_PROBLEM DETAILS_.
Please list every entity that the legislative digest below says the bill would authorize to enter into interagency agreements.

-------- SELECTED EXCERPT --------

LEGISLATIVE COUNSEL'S DIGEST
SB 1, as amended, Steinberg. Public schools: Race to the Top.
(1) The Education Data and Information Act of 2008 requires the
State Chief Information Officer to convene a working group
representing specified governmental entities that collect, report, or
use individual pupil education data to create a strategic plan to
link education data systems and to accomplish objectives relating to
the accessibility of education data.
This bill, in addition, would authorize the State Department of
Education, the University of California, the California State
University, the Chancellor of the California Community Colleges, the
Commission on Teacher Credentialing, the Employment Development
Department, and the California School Information Services to enter
into interagency agreements in order to facilitate specified
objectives regarding the implementation of a longitudinal education
data system and the transfer of education data.
(2) Existing law establishes the Commission on Teacher
Credentialing to, among other things, establish professional
standards and procedures for the issuance and renewal of teaching and
services credentials.

-------- PROVIDED DATA --------

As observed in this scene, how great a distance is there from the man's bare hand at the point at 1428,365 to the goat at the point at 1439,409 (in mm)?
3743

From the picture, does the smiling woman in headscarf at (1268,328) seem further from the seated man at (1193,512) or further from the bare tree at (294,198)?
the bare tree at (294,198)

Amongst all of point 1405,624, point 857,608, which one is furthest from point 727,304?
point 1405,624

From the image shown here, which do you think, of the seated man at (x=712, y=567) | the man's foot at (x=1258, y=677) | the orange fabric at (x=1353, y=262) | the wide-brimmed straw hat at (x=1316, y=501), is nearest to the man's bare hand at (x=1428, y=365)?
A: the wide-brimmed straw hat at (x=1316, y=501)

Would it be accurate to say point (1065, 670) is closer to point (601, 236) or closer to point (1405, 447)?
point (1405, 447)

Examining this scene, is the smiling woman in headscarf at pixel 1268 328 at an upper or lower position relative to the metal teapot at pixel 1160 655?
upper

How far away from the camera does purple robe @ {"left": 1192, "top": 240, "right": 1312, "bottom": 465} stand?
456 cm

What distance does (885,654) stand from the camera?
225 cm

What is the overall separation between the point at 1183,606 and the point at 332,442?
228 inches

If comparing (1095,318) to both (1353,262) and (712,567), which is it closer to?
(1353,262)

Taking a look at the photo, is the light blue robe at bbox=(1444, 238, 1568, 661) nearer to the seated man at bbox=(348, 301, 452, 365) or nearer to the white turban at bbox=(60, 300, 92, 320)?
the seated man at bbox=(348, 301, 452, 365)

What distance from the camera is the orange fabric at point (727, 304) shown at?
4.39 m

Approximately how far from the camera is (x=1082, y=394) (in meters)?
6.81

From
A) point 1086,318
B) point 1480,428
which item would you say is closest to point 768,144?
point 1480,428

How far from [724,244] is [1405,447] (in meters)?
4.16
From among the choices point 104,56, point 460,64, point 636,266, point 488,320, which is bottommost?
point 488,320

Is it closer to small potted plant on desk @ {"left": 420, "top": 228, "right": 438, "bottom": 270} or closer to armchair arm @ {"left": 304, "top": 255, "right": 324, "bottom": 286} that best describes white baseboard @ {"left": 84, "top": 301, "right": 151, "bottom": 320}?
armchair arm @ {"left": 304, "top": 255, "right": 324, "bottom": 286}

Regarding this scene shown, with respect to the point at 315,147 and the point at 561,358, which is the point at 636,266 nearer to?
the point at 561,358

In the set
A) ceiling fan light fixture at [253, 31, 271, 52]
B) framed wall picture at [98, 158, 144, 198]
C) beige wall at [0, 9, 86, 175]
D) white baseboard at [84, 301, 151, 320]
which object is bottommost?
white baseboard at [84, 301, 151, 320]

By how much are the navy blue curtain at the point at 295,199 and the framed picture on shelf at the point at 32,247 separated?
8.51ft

--------

_SOLUTION FOR THIS EXERCISE_.
- State Department of Education
- University of California
- California State University
- Chancellor of the California Community Colleges
- Commission on Teacher Credentialing
- Employment Development Department
- California School Information Services